◆ Problem details
Each line containing the string "United" should be copied out of the entries.

-------- Data records --------

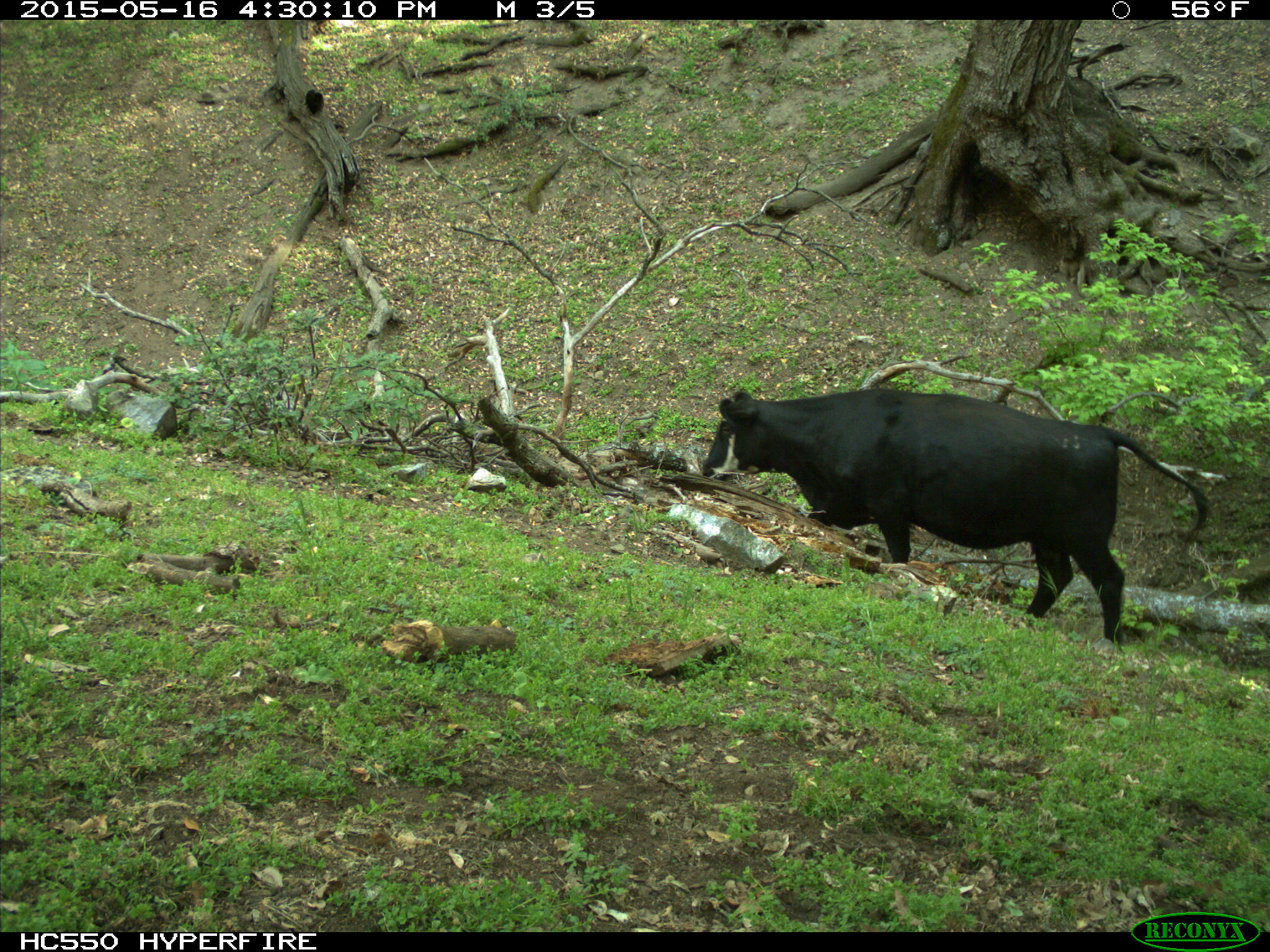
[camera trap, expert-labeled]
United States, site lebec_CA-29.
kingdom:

--------
-------- Data records --------

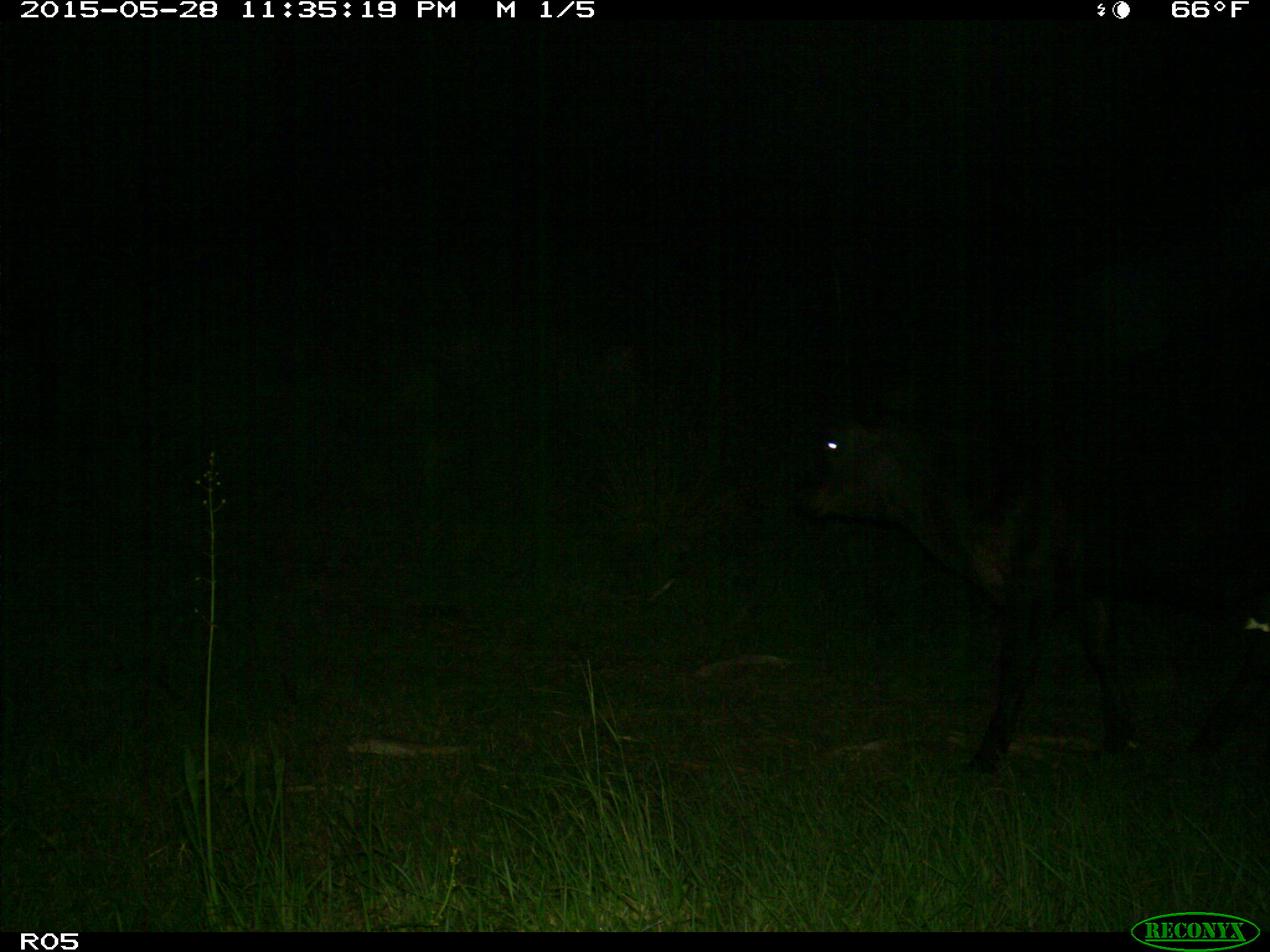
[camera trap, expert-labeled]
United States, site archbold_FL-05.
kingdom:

--------

◆ Solution
United States, site lebec_CA-29.
United States, site archbold_FL-05.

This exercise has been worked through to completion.